Nitinol stabilization device for beating-heart procedures

Embargo Date
2027-01-28
OA Version
Citation
Abstract
The current tools used in transcatheter procedures for interventional cardiology are often limited to one or two degrees of freedom as well as in their distal control, dexterity, and force output. These shortcomings greatly restrict which procedures can be translated from open-heart to transcatheter methods. To address these shortcomings, Rogatinsky et al. of the Morphable Biorobotics Laboratory (MBL) developed an interventional robot comprising a soft stacked balloon actuator (SBA) manipulator and a pop-up stabilization mechanism. The stabilization plays a critical role for the robot by moving the device fulcrum closer to the procedure site as well as creates a fixed reference point for the soft manipulator. The stabilization allows for greater mechanical leverage, force transmission, and predictable, controllable movement. This thesis draws inspiration from the stabilization mechanism from Rogatinsky et al. and presents a new stabilization design that can be successfully deployed in in vivo tests. This new design bears a segmented backbone, new pop-up geometry, different material, and an intuitive actuation system.
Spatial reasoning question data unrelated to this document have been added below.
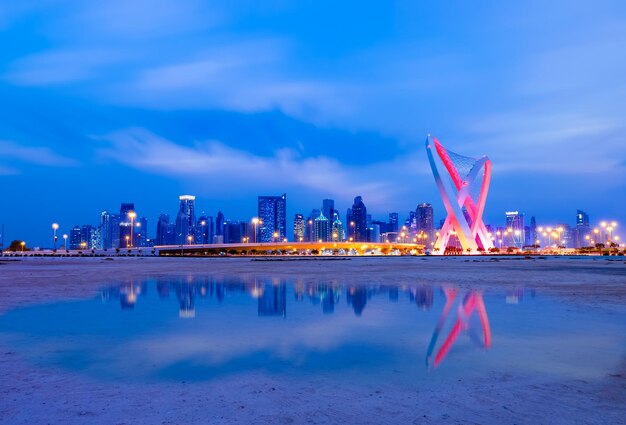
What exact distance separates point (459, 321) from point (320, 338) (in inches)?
145

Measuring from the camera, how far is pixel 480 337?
8.73 metres

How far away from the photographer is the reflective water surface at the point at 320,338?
647cm

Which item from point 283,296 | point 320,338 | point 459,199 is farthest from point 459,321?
point 459,199

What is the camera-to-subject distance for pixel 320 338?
8.67 m

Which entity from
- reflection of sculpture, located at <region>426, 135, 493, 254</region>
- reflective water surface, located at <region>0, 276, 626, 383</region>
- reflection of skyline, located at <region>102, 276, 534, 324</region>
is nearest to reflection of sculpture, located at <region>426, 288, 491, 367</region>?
reflective water surface, located at <region>0, 276, 626, 383</region>

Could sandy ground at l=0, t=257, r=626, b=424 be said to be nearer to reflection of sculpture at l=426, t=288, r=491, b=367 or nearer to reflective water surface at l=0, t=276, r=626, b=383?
reflective water surface at l=0, t=276, r=626, b=383

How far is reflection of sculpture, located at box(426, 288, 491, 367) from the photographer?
7.54m

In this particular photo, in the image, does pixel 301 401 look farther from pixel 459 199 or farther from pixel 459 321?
pixel 459 199

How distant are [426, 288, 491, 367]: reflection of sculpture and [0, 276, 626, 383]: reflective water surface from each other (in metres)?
0.02

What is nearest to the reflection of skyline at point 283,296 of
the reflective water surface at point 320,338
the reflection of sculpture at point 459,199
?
the reflective water surface at point 320,338

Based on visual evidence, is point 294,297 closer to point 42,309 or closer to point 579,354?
point 42,309

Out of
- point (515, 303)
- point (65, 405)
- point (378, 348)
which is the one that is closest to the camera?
point (65, 405)

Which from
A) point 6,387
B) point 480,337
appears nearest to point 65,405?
point 6,387

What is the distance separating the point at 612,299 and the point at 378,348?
449 inches
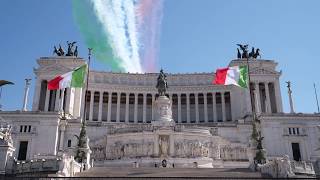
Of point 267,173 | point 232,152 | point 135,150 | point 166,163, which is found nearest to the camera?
point 267,173

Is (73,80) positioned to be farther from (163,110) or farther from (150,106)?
(150,106)

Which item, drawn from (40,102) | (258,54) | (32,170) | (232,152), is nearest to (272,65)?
(258,54)

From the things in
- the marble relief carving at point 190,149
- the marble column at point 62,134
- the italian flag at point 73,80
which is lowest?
the marble relief carving at point 190,149

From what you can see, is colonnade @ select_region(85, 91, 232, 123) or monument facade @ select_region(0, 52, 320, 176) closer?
monument facade @ select_region(0, 52, 320, 176)

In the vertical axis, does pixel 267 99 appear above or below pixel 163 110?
above

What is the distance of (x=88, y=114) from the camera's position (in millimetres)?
78062

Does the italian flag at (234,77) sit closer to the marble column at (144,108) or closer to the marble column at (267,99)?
the marble column at (267,99)

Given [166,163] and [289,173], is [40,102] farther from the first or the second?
[289,173]

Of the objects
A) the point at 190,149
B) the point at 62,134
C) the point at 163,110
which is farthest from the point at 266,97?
the point at 62,134

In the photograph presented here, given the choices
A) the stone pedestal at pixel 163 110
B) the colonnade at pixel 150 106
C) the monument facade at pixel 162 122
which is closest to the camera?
the monument facade at pixel 162 122

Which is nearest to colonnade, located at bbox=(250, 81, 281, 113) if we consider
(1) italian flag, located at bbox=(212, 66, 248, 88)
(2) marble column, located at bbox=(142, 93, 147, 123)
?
(2) marble column, located at bbox=(142, 93, 147, 123)

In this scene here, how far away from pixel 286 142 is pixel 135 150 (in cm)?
2563

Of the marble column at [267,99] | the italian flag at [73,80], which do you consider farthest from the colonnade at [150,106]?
the italian flag at [73,80]

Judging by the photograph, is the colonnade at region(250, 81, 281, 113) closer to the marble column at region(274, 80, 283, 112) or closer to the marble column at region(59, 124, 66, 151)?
the marble column at region(274, 80, 283, 112)
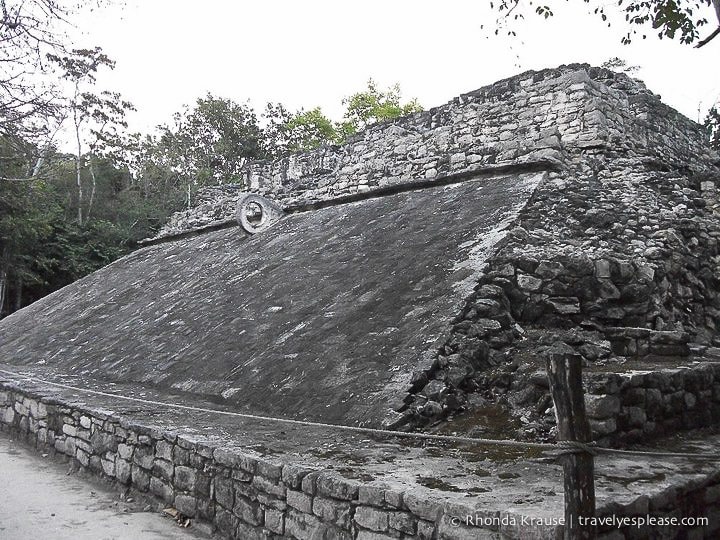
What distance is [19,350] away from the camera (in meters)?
9.18

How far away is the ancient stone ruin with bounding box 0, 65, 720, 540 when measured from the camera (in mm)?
2967

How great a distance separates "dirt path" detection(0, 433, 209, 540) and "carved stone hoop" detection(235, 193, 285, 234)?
541 cm

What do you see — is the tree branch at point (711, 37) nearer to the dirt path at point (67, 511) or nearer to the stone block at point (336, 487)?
the stone block at point (336, 487)

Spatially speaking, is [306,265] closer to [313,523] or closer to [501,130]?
[501,130]

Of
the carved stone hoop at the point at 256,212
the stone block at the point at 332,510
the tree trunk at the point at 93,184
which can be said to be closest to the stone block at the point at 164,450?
the stone block at the point at 332,510

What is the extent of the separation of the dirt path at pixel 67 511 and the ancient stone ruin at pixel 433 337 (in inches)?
6.9

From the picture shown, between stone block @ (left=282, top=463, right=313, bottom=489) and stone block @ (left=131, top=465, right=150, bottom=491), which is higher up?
stone block @ (left=282, top=463, right=313, bottom=489)

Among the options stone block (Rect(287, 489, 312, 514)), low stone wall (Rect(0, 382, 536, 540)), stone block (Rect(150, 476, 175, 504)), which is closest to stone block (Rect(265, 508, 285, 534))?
low stone wall (Rect(0, 382, 536, 540))

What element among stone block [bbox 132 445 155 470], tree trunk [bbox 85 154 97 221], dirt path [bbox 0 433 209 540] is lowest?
dirt path [bbox 0 433 209 540]

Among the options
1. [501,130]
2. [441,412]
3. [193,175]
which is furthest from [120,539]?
[193,175]

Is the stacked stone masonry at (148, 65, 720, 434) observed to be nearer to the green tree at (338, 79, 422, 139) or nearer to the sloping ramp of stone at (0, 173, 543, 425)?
the sloping ramp of stone at (0, 173, 543, 425)

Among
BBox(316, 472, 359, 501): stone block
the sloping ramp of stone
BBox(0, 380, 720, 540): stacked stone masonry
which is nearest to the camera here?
BBox(0, 380, 720, 540): stacked stone masonry

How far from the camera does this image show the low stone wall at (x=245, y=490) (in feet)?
8.47

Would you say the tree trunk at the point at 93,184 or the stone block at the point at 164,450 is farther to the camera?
the tree trunk at the point at 93,184
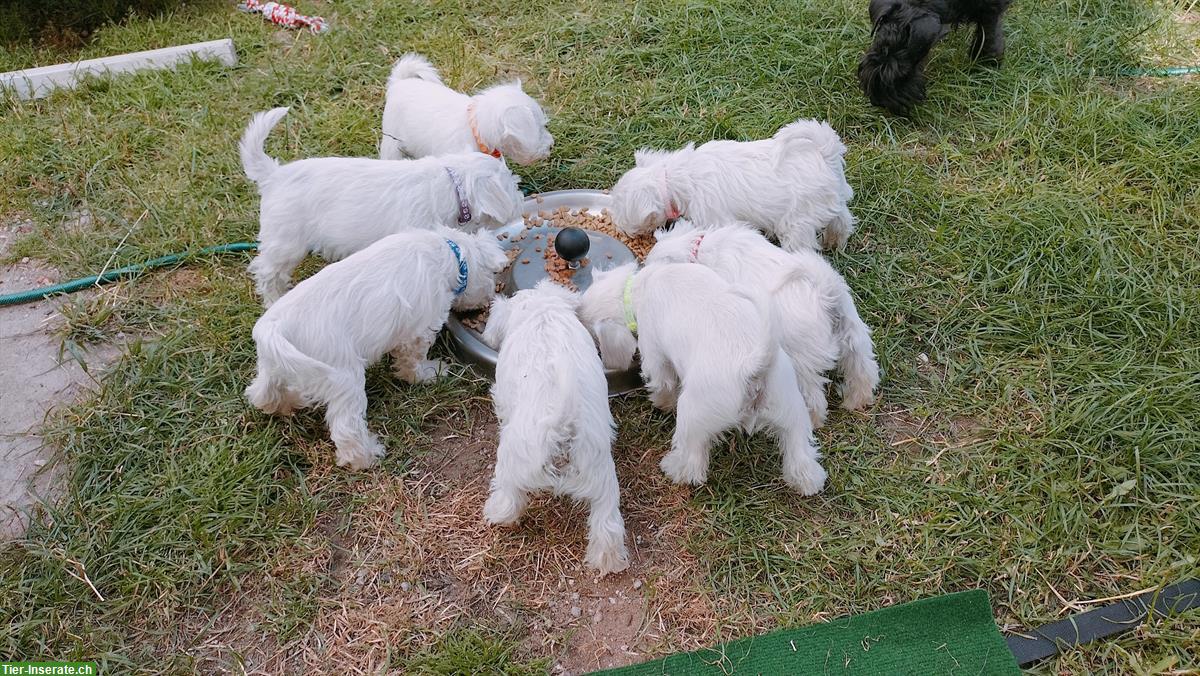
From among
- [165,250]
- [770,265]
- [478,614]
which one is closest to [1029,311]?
[770,265]

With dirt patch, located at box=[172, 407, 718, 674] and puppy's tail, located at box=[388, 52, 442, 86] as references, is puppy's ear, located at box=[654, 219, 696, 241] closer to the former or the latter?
dirt patch, located at box=[172, 407, 718, 674]

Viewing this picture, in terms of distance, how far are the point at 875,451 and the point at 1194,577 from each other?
1.05 m

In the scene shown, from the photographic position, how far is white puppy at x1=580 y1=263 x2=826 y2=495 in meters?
2.54

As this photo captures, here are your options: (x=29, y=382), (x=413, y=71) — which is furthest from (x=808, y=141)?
(x=29, y=382)

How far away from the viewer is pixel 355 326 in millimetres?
2908

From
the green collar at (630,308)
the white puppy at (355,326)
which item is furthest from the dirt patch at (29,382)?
the green collar at (630,308)

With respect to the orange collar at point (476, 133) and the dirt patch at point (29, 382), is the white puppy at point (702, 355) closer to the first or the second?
the orange collar at point (476, 133)

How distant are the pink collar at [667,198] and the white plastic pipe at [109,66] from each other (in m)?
3.14

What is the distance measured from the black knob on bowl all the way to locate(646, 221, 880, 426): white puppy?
1.04 feet

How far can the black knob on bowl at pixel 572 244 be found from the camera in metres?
3.33

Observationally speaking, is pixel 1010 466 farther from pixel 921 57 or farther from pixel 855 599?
pixel 921 57

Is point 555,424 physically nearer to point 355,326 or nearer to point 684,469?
point 684,469

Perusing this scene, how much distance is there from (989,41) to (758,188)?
87.3 inches

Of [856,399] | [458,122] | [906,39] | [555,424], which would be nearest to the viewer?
[555,424]
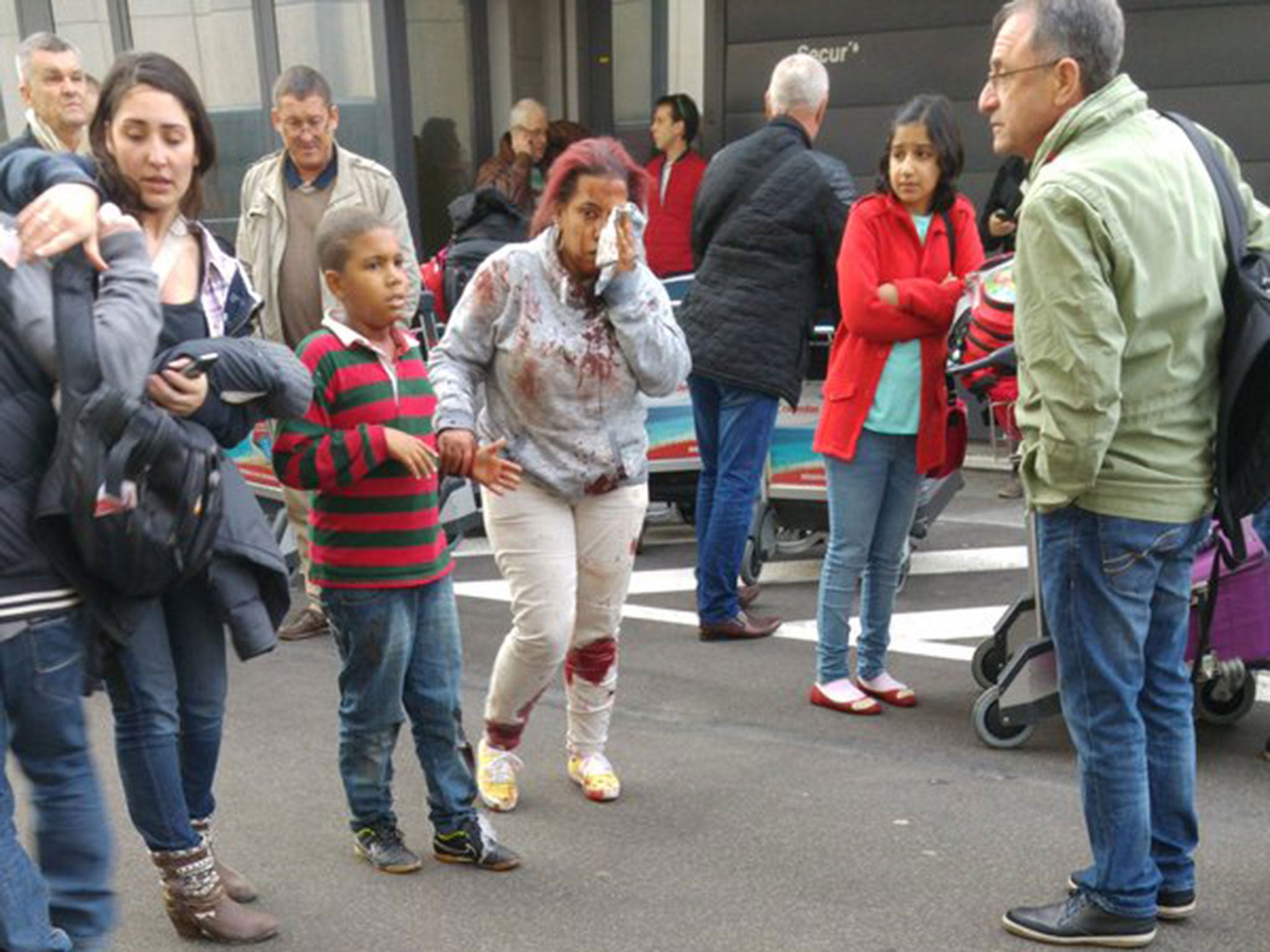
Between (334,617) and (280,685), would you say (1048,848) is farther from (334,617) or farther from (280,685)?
(280,685)

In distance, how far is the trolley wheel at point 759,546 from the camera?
607cm

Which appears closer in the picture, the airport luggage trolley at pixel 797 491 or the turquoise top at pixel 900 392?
the turquoise top at pixel 900 392

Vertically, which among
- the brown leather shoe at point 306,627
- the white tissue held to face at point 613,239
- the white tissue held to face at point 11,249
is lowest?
the brown leather shoe at point 306,627

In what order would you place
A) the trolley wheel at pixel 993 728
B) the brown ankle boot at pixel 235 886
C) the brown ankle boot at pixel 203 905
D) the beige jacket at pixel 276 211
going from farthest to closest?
the beige jacket at pixel 276 211
the trolley wheel at pixel 993 728
the brown ankle boot at pixel 235 886
the brown ankle boot at pixel 203 905

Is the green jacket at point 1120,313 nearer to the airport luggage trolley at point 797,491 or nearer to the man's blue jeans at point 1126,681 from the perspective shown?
the man's blue jeans at point 1126,681

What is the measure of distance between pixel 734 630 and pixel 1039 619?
145 centimetres

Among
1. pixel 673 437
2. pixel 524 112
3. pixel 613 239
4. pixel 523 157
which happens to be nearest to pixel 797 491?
pixel 673 437

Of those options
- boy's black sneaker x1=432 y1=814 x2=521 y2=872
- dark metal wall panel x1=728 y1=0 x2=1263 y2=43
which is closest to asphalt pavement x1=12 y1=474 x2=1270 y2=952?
boy's black sneaker x1=432 y1=814 x2=521 y2=872

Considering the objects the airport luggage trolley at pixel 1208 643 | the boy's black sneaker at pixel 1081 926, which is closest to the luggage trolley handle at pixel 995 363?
the airport luggage trolley at pixel 1208 643

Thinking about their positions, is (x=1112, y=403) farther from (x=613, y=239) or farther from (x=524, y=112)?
(x=524, y=112)

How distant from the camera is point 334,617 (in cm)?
335

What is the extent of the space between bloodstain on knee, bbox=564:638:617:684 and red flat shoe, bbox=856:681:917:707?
118 cm

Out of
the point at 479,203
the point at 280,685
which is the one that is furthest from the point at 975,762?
the point at 479,203

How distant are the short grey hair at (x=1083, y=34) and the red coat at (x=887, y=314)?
136 centimetres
This overall design allows the robot to navigate vasculature curves, make it robust against the unpredictability of the in vivo setting, increase the device’s mechanical and deployment failure threshold, and limit user error, respectively while matching and outperforming the initial design in respect to axial and radial perturbation resistance, and absence of vessel occlusion. These results allow the overall prototype to complete in vivo tests, a necessary step for product development toward clinical viability.